WRITTEN TASKS
(a) Print the passage of the agreement excerpt starting at "SECTION 2.02. Governmental" and ending at "agency or official.".
(b) Answer these questions from the agreement excerpt:
(i) What is the title of Section 2.02?
(ii) With which commission were the registration statements and other reports filed by Parent?
(iii) For which quarter was the referenced 10-Q filed?

PASSAGE TO READ
====
SECTION 2.02. Governmental Authorization. The execution, delivery and
performance by such Key Employee and Affiliated Stockholder of this Agreement
and the consummation of the transactions contemplated hereby require no order,
license, consent, authorization or approval of, or exemption by, or action by
or in respect of, or notice to, or filing or registration with, any
governmental body, agency or official.
SECTION 2.03. Investigation of Parent's Business. The Key Employee
and the Affiliated Stockholder:
(a) are aware of the Parent's business affairs and financial
condition and has acquired sufficient information about the Parent to reach an
informed and knowledgeable decision to acquire shares of Parent Stock;
(b) have completed his due diligence investigation; and
(c) have reviewed the registration statements and other reports filed
with the Securities and Exchange Commission by Parent, including the disclosure
under "Item 5 - Other Information - Factors That May Affect Future Results" in
Parent's 10-Q for the quarter ended December 31, 1999 relating to the risks of
Parent's business.
====
Records of scene-based questions:
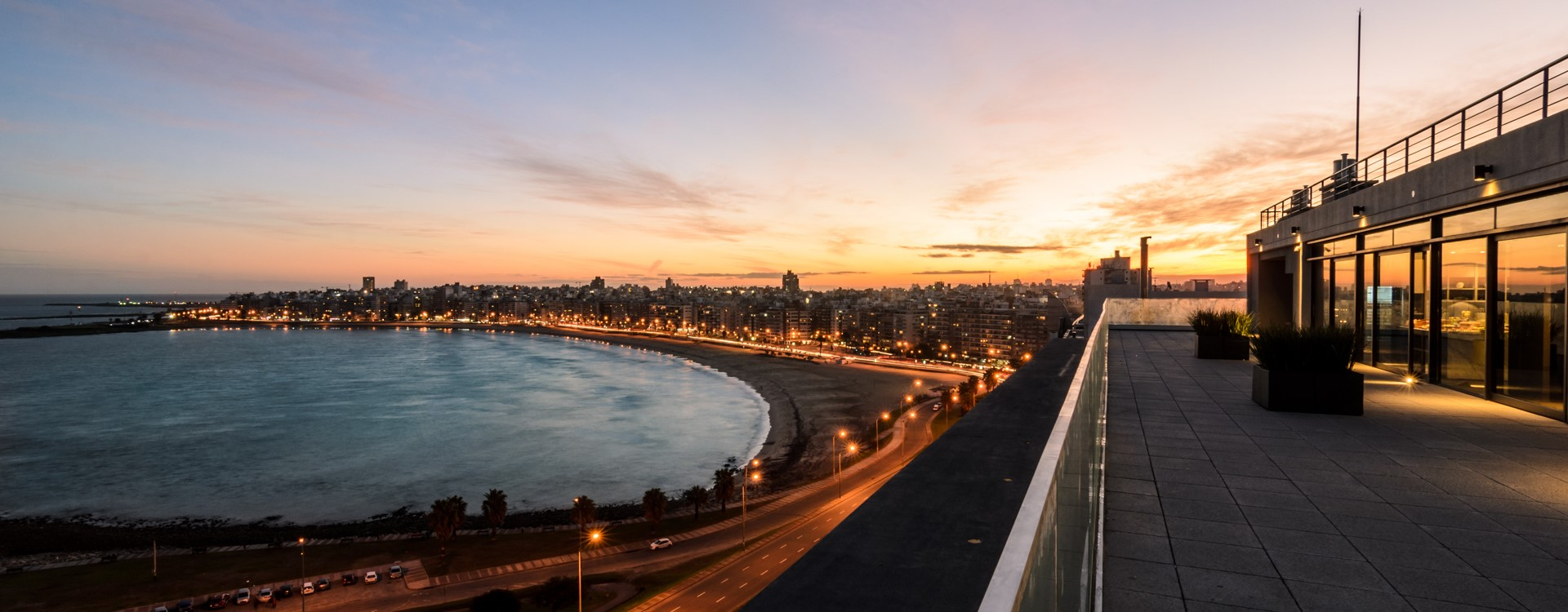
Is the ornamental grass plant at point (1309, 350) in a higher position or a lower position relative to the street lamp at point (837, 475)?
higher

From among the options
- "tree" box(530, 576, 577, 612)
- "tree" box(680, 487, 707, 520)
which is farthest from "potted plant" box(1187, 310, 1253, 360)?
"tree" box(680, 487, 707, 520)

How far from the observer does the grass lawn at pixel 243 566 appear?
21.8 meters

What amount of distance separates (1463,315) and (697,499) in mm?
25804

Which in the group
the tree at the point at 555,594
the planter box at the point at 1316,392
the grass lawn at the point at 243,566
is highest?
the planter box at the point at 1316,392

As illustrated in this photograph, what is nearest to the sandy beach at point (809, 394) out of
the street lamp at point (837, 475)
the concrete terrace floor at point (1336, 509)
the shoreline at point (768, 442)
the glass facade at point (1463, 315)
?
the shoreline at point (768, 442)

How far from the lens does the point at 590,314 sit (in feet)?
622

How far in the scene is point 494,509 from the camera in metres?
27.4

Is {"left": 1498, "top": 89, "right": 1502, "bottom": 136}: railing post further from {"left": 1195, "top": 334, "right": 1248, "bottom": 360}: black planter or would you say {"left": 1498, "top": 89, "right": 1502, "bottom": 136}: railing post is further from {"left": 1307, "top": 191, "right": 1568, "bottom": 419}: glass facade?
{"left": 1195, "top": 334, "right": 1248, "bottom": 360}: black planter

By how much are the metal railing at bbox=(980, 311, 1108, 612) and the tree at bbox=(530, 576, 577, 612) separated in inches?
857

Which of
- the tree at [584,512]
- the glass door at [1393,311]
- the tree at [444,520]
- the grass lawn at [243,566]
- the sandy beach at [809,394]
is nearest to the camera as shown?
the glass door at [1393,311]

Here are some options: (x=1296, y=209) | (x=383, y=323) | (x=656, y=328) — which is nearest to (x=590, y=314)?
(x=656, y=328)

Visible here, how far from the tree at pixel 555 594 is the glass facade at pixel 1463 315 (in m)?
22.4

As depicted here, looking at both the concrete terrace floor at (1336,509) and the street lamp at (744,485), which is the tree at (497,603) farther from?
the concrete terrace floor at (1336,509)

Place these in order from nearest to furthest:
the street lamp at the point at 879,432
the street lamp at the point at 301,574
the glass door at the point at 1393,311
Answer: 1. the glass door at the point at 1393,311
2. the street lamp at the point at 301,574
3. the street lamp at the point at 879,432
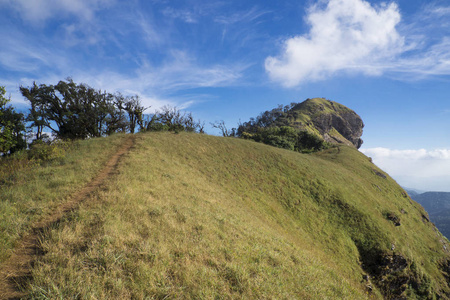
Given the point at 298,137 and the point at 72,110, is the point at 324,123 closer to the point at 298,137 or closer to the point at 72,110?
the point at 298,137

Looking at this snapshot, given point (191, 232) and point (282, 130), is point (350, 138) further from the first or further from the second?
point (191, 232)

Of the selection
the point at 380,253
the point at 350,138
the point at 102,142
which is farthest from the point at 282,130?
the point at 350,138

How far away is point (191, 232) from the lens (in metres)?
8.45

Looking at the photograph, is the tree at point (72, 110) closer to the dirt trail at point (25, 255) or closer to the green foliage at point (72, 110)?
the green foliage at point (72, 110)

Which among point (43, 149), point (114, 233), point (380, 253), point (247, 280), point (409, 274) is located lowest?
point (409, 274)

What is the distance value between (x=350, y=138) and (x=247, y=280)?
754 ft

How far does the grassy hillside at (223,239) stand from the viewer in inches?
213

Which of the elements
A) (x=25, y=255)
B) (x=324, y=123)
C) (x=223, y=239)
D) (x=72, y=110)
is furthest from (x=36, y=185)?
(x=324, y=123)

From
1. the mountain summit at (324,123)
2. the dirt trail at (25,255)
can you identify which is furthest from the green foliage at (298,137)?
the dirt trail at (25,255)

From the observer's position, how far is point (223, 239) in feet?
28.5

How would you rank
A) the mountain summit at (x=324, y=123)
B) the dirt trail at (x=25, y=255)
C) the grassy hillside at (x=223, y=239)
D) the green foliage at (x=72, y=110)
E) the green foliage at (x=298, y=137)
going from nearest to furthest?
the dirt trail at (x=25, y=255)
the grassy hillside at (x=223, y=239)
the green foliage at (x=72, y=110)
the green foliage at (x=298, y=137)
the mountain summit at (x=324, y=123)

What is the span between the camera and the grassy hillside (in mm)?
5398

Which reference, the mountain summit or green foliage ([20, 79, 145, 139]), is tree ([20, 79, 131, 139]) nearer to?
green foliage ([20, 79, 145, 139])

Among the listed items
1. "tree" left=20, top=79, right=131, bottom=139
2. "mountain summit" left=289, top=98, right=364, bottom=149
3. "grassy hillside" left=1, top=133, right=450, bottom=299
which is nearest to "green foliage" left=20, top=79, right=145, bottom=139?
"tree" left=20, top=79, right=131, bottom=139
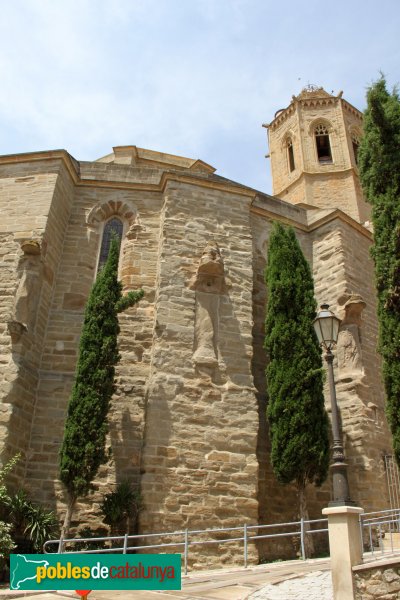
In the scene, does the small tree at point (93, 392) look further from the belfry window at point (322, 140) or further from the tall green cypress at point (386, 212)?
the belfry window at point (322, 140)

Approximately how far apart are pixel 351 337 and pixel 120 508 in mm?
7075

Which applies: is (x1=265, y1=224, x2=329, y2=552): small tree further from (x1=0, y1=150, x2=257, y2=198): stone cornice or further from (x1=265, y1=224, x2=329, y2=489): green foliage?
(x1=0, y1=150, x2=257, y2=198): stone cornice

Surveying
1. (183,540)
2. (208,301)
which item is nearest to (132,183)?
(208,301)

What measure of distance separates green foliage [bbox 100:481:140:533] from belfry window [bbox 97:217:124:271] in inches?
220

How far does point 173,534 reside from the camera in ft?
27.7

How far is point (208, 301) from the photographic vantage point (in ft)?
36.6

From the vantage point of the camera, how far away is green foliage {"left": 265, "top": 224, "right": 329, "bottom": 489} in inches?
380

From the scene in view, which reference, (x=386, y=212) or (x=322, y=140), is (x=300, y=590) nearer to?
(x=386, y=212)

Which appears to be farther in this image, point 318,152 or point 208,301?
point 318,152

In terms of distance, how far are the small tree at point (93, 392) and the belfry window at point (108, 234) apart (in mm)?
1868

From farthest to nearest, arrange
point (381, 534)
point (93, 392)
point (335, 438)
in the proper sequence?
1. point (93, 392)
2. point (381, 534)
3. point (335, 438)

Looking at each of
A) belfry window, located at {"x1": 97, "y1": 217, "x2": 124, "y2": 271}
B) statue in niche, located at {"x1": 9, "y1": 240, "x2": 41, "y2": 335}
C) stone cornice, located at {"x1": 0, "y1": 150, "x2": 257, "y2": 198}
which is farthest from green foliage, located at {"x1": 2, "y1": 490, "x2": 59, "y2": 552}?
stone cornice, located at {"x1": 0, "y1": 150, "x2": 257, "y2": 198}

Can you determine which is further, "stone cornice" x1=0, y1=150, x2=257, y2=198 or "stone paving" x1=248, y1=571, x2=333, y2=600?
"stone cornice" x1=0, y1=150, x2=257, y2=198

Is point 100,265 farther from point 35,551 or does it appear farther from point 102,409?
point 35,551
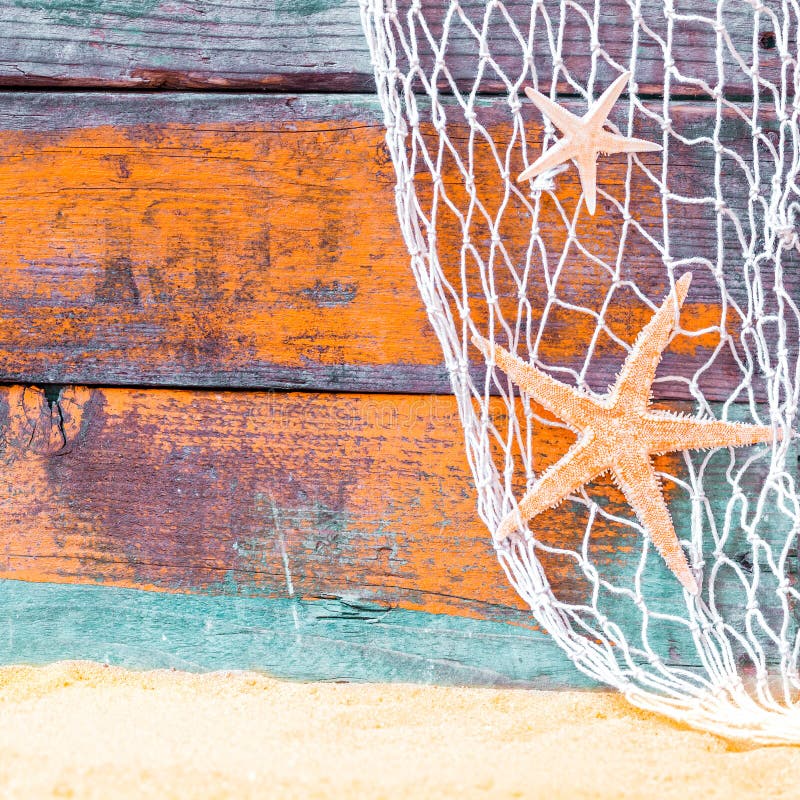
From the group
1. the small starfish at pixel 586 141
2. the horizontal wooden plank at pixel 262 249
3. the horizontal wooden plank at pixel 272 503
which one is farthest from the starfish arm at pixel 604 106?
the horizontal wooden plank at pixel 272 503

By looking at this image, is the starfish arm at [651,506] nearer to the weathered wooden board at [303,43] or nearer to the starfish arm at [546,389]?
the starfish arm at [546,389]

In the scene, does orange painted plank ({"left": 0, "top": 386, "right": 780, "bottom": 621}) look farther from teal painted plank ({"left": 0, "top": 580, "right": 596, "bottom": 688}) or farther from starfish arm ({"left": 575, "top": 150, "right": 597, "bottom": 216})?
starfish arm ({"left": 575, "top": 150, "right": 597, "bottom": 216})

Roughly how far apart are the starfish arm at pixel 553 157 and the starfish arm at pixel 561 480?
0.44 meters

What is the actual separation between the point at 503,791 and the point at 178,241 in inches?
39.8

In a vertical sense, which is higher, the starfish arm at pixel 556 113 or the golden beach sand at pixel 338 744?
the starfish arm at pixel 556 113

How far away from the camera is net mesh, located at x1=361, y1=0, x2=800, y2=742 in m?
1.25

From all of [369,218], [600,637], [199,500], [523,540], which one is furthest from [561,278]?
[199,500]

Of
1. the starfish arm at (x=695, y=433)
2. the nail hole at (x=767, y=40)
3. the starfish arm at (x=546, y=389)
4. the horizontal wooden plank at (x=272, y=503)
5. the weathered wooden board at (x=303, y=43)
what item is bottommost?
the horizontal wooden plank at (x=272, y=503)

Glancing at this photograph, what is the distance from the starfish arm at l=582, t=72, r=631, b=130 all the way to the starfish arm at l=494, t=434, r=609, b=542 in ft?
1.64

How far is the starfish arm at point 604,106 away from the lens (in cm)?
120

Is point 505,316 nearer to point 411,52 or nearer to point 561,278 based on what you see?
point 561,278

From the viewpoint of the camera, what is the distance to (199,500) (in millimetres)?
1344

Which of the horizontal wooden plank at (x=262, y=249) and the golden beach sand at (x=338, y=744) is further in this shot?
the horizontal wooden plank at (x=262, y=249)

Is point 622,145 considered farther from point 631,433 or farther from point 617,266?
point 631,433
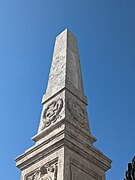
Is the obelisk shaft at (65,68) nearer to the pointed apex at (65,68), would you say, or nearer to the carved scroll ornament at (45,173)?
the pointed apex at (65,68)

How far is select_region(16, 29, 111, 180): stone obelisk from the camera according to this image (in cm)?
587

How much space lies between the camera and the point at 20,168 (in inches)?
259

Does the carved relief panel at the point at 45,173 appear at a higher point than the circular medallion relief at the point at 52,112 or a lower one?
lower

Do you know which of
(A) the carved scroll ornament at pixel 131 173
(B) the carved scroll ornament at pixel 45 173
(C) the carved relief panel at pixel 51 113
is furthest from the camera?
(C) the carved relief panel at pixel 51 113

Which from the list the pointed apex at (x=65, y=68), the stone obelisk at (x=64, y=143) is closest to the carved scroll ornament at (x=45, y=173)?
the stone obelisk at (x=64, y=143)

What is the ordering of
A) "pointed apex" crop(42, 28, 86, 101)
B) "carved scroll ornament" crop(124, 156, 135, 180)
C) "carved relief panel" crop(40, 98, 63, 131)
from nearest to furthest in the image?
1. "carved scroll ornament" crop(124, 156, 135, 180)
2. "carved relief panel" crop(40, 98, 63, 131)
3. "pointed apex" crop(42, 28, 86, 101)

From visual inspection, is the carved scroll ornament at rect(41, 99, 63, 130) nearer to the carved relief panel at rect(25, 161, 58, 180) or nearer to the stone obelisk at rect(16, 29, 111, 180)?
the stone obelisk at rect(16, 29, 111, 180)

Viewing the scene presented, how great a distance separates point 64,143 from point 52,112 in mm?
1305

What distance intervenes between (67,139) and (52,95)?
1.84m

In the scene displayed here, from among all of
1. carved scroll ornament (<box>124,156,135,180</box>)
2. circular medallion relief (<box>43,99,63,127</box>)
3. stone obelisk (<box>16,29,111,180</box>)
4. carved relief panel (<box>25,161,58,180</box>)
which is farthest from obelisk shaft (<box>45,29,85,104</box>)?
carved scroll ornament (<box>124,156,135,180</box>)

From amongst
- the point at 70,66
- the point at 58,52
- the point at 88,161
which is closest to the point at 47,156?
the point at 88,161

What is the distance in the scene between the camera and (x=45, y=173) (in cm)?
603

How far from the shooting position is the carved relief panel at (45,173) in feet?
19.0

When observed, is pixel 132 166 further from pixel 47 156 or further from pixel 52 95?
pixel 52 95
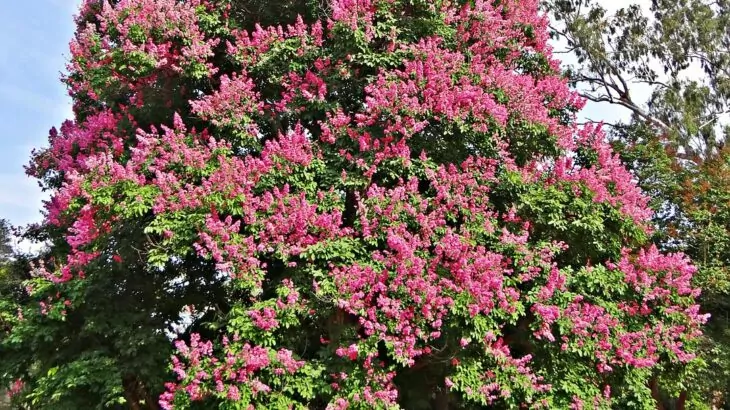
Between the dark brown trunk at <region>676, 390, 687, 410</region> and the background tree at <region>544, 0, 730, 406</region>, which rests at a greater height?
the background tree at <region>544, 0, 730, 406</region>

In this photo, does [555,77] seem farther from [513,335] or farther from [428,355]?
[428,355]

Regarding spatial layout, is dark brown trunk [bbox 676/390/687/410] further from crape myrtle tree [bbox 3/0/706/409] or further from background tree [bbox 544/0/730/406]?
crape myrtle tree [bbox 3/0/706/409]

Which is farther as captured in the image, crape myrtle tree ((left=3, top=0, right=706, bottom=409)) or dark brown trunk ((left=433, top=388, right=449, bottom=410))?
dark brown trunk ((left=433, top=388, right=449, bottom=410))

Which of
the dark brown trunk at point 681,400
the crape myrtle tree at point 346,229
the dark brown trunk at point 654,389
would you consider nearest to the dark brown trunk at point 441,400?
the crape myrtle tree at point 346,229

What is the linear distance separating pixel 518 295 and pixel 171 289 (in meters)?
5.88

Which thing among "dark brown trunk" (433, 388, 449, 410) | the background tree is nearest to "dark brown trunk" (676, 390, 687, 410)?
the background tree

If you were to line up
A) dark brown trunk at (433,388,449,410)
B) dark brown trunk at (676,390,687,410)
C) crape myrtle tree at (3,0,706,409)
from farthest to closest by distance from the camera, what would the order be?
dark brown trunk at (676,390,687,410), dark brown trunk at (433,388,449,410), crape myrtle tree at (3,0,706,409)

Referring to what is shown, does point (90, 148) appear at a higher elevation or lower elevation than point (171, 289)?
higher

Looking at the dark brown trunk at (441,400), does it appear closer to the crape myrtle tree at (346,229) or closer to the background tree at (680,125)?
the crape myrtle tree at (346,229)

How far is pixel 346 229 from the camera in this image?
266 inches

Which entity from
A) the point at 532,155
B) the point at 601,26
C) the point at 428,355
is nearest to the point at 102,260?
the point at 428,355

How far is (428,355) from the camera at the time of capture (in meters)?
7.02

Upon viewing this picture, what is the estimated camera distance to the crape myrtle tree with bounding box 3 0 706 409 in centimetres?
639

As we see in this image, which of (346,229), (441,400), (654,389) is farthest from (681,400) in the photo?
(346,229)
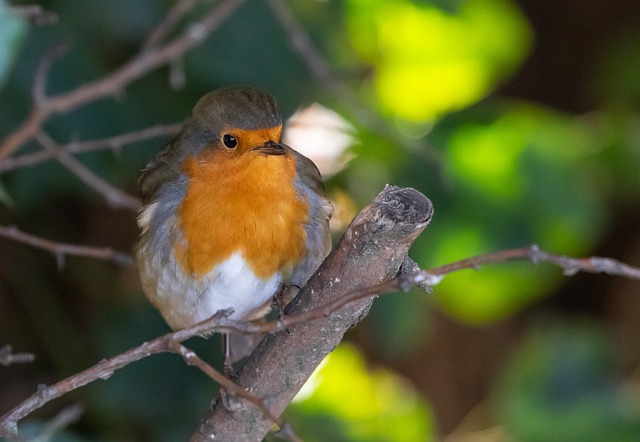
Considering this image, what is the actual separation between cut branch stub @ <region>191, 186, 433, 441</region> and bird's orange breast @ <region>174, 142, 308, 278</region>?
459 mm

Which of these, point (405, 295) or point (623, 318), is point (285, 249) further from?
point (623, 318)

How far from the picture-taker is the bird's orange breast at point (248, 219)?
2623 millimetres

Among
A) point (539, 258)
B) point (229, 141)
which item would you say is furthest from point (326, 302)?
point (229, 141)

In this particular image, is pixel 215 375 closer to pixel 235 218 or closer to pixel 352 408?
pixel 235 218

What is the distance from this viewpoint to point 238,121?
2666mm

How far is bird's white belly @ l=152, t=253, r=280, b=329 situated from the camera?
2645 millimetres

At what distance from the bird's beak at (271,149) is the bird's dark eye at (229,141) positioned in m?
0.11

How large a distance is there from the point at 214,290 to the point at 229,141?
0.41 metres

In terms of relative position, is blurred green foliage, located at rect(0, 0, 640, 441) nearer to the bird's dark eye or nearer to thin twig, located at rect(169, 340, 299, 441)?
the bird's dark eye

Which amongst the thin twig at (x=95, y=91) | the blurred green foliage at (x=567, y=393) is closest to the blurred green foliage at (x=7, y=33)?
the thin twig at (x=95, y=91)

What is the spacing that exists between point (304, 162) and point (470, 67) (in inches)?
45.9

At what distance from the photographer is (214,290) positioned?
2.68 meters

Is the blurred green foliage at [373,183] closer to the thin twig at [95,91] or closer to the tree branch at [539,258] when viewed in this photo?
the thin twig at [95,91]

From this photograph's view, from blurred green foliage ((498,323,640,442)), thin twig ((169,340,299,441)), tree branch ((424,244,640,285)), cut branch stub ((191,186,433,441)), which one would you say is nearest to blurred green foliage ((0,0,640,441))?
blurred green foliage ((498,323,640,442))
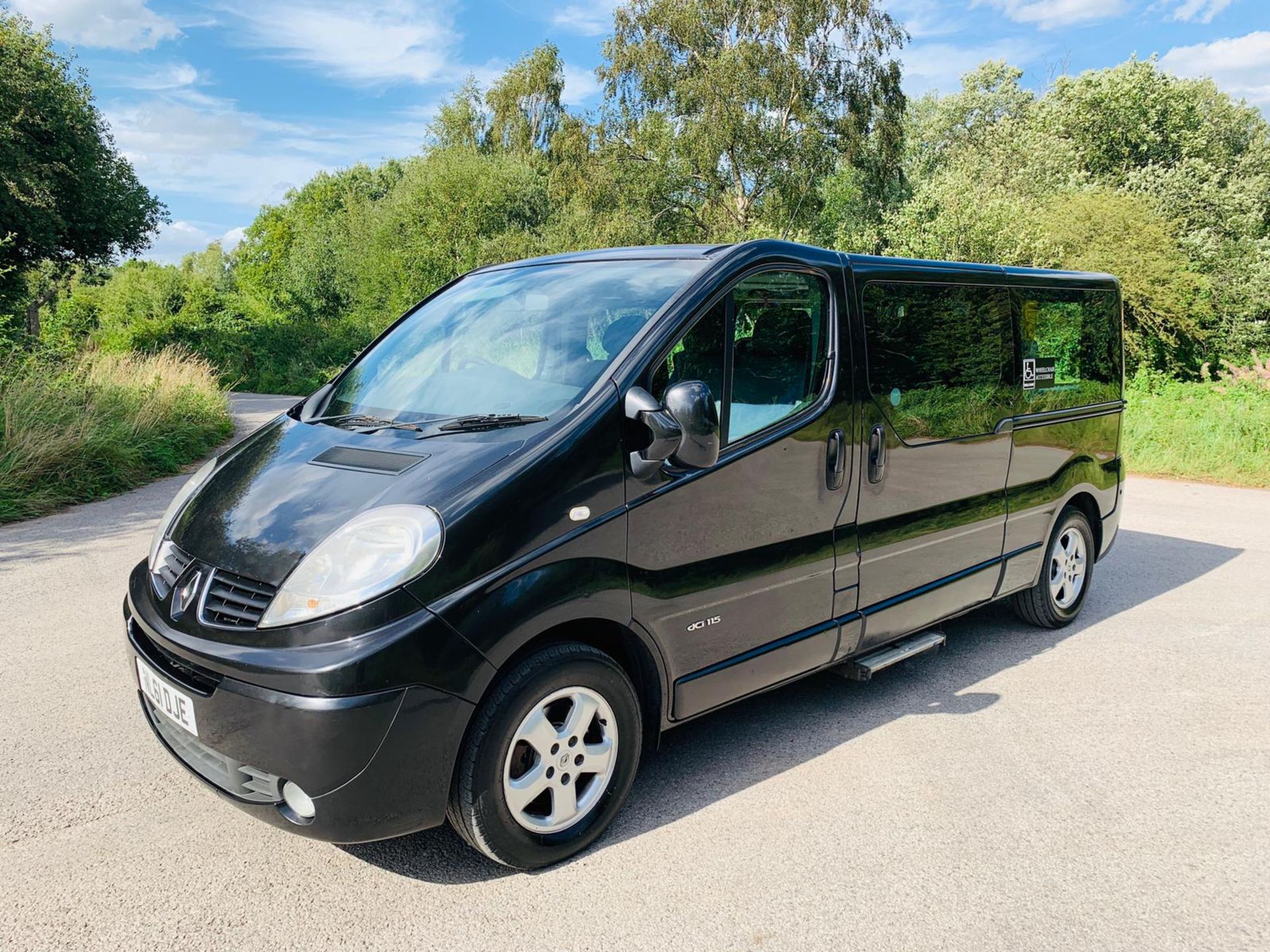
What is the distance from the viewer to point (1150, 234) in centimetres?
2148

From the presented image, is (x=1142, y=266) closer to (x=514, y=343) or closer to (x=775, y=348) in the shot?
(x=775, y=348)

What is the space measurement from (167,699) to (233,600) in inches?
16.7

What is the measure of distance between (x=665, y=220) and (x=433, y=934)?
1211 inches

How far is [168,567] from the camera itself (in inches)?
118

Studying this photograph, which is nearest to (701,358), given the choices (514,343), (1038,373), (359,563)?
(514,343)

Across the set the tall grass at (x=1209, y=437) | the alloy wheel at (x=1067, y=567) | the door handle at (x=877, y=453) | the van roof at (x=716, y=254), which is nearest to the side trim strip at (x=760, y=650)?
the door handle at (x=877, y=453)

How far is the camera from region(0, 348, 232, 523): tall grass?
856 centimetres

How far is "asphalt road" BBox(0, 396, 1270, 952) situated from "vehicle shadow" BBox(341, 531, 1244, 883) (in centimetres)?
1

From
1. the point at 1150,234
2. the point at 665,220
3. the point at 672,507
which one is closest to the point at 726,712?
====
RESPONSES TO THE EXERCISE
(a)
SECTION 2.02. Governmental Authorization. The execution, delivery and
performance by such Key Employee and Affiliated Stockholder of this Agreement
and the consummation of the transactions contemplated hereby require no order,
license, consent, authorization or approval of, or exemption by, or action by
or in respect of, or notice to, or filing or registration with, any
governmental body, agency or official.

(b)
(i) Governmental Authorization
(ii) The Securities and Exchange Commission
(iii) The quarter ended December 31, 1999